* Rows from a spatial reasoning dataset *
▬▬▬▬▬▬▬▬▬▬

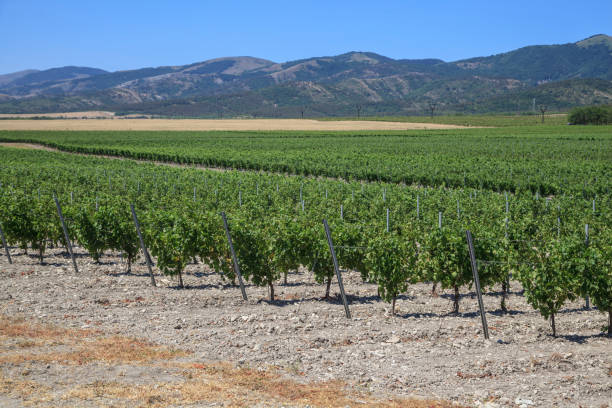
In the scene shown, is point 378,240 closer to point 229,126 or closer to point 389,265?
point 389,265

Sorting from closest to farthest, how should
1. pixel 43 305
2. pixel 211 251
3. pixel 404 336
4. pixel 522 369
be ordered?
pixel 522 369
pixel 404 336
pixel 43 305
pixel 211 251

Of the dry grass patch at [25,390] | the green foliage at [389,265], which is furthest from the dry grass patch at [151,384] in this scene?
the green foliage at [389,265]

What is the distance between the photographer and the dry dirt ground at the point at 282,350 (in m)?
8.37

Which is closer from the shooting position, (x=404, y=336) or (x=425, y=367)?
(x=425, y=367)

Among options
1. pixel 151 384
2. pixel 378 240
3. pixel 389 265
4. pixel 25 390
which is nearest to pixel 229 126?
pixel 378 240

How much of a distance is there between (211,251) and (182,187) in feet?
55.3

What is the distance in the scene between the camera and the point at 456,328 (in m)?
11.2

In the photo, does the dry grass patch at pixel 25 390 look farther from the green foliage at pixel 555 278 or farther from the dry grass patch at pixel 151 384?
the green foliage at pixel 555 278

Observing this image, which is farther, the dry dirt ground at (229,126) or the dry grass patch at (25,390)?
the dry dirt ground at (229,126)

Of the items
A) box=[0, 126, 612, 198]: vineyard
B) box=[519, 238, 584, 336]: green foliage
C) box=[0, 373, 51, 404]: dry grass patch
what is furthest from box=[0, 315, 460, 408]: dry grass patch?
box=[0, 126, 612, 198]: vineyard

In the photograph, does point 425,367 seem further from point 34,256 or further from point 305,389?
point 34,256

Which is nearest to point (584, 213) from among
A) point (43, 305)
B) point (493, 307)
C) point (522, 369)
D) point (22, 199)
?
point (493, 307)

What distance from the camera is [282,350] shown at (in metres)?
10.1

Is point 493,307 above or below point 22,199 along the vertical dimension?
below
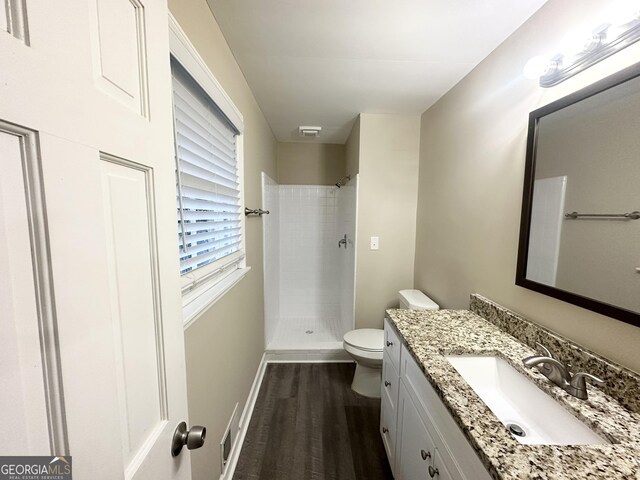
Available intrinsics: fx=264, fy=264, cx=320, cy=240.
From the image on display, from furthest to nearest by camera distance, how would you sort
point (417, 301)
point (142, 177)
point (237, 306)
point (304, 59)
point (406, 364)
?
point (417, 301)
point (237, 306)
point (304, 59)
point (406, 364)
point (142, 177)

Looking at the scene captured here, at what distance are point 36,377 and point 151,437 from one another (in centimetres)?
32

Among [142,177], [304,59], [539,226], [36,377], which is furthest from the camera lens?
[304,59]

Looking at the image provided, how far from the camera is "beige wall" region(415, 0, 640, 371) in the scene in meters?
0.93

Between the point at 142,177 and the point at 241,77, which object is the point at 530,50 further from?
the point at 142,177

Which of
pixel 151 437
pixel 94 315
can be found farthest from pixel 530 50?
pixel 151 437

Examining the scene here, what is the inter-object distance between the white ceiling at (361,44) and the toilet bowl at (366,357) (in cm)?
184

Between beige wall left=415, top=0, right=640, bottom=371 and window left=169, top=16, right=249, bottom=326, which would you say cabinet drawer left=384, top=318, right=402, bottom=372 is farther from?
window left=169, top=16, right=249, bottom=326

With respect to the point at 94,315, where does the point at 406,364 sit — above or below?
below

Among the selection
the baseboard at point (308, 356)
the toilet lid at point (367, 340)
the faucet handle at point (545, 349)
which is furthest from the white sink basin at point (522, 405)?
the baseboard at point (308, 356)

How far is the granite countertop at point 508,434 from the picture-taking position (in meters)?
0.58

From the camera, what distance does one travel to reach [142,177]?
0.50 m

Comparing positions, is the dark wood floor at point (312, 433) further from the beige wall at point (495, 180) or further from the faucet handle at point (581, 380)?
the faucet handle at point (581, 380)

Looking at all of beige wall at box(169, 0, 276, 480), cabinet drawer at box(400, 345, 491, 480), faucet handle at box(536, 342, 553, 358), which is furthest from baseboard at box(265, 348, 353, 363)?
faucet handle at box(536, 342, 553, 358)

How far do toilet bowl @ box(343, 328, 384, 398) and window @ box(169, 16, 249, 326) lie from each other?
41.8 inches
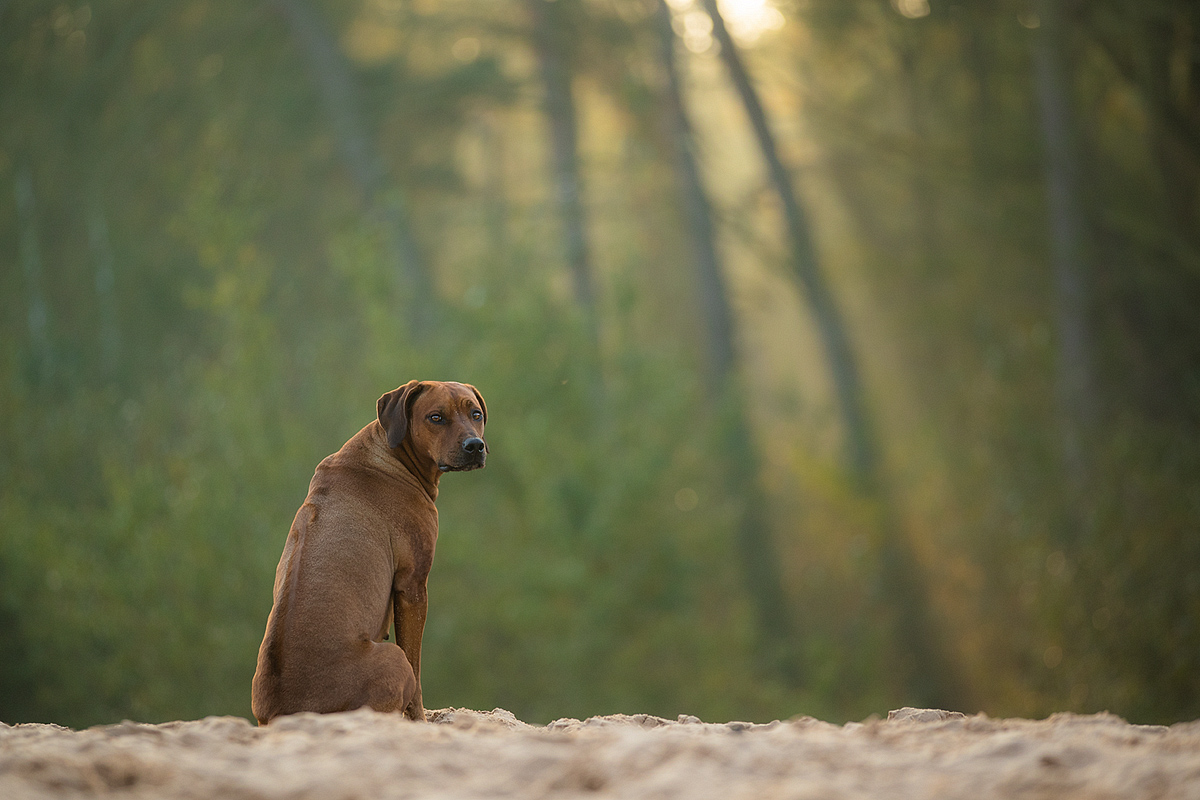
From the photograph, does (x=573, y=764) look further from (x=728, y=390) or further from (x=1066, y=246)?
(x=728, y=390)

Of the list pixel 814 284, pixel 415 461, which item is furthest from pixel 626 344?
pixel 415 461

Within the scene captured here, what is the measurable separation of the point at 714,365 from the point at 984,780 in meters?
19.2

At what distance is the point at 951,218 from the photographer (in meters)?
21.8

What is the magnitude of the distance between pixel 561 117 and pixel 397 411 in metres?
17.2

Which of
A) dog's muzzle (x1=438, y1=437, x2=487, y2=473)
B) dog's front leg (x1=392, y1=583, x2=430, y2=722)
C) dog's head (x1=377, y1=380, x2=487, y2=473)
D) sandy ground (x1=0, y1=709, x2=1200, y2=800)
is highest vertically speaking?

▬▬▬▬▬▬▬▬▬▬

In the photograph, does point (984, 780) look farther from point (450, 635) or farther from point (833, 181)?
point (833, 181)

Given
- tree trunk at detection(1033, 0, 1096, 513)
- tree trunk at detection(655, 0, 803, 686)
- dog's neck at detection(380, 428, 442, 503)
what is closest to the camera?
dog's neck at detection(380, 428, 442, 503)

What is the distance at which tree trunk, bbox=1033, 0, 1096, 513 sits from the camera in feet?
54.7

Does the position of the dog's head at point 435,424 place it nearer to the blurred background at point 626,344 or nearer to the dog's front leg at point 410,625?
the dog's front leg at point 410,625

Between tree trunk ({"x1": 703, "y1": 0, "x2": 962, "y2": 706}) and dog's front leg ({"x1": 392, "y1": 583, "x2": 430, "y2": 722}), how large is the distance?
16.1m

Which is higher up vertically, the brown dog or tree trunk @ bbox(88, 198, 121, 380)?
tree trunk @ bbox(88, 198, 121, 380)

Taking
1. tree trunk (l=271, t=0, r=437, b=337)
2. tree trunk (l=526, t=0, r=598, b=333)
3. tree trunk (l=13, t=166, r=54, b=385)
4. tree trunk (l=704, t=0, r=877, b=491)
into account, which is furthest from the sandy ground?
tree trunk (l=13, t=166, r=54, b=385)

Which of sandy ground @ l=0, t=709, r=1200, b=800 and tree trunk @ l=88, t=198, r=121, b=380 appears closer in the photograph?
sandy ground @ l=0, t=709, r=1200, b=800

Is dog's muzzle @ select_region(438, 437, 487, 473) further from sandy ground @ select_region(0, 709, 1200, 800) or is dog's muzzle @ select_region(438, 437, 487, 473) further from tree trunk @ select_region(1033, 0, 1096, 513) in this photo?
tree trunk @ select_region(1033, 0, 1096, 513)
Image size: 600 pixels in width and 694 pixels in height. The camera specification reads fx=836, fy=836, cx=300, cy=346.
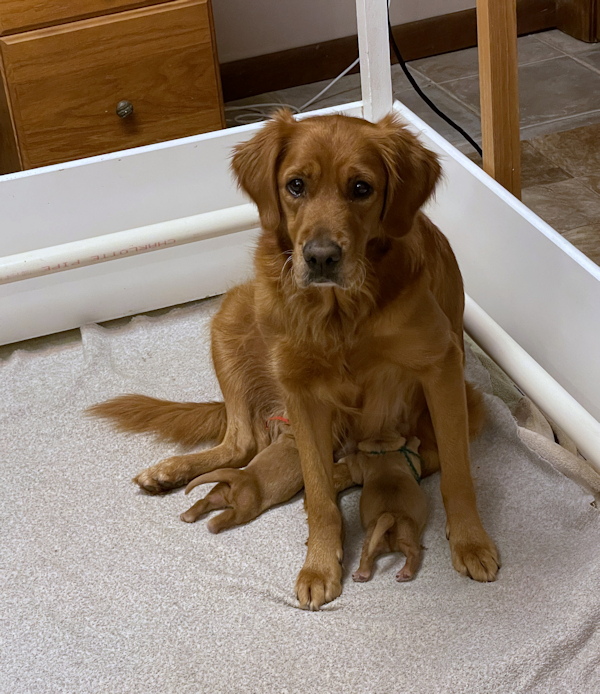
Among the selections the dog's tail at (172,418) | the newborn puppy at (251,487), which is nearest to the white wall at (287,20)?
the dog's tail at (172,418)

▬▬▬▬▬▬▬▬▬▬

Please count how many lines in the records contain the word "window", and reply with only that number.

* THE OUTPUT *
3